[begin Input]

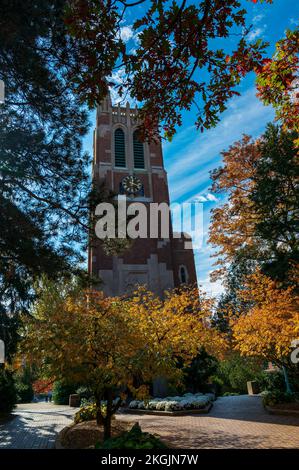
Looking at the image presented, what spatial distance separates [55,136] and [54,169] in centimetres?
79

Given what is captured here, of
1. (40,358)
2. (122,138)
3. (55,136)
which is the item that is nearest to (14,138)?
(55,136)

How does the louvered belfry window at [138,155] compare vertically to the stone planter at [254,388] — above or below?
above

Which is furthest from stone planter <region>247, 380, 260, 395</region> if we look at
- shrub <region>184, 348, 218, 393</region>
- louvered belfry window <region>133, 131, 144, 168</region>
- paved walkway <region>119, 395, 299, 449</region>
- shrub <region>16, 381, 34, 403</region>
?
louvered belfry window <region>133, 131, 144, 168</region>

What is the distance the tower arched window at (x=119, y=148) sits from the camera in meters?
29.8

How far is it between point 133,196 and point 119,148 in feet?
18.6

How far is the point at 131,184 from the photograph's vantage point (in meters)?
28.3

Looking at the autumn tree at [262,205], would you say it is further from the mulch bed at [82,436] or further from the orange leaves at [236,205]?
the mulch bed at [82,436]

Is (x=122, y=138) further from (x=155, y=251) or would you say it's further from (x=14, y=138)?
(x=14, y=138)

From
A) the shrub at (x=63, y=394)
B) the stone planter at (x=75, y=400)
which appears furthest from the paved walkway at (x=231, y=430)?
the shrub at (x=63, y=394)

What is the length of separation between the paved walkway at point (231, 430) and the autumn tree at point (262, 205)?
6551mm

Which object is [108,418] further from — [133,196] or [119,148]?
[119,148]

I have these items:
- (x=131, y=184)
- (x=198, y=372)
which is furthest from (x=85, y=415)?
(x=131, y=184)

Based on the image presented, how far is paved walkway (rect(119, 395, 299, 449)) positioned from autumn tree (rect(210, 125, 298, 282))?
6551 mm

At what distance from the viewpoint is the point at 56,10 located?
19.7 ft
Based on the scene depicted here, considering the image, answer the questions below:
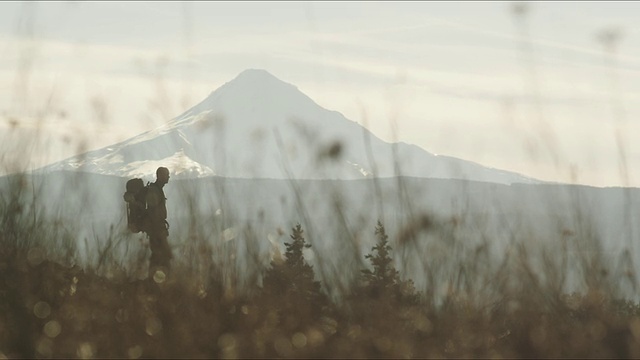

[end Input]

Directive: Pick out every line in the records above that contains the word "Based", and copy each one in full. Match case exactly.

Exercise solution:
Based on the image presented, how far is paved walkway (rect(119, 395, 299, 449)) positioned from autumn tree (rect(210, 125, 298, 282))?
Based on the scene depicted here, considering the image, answer the questions below:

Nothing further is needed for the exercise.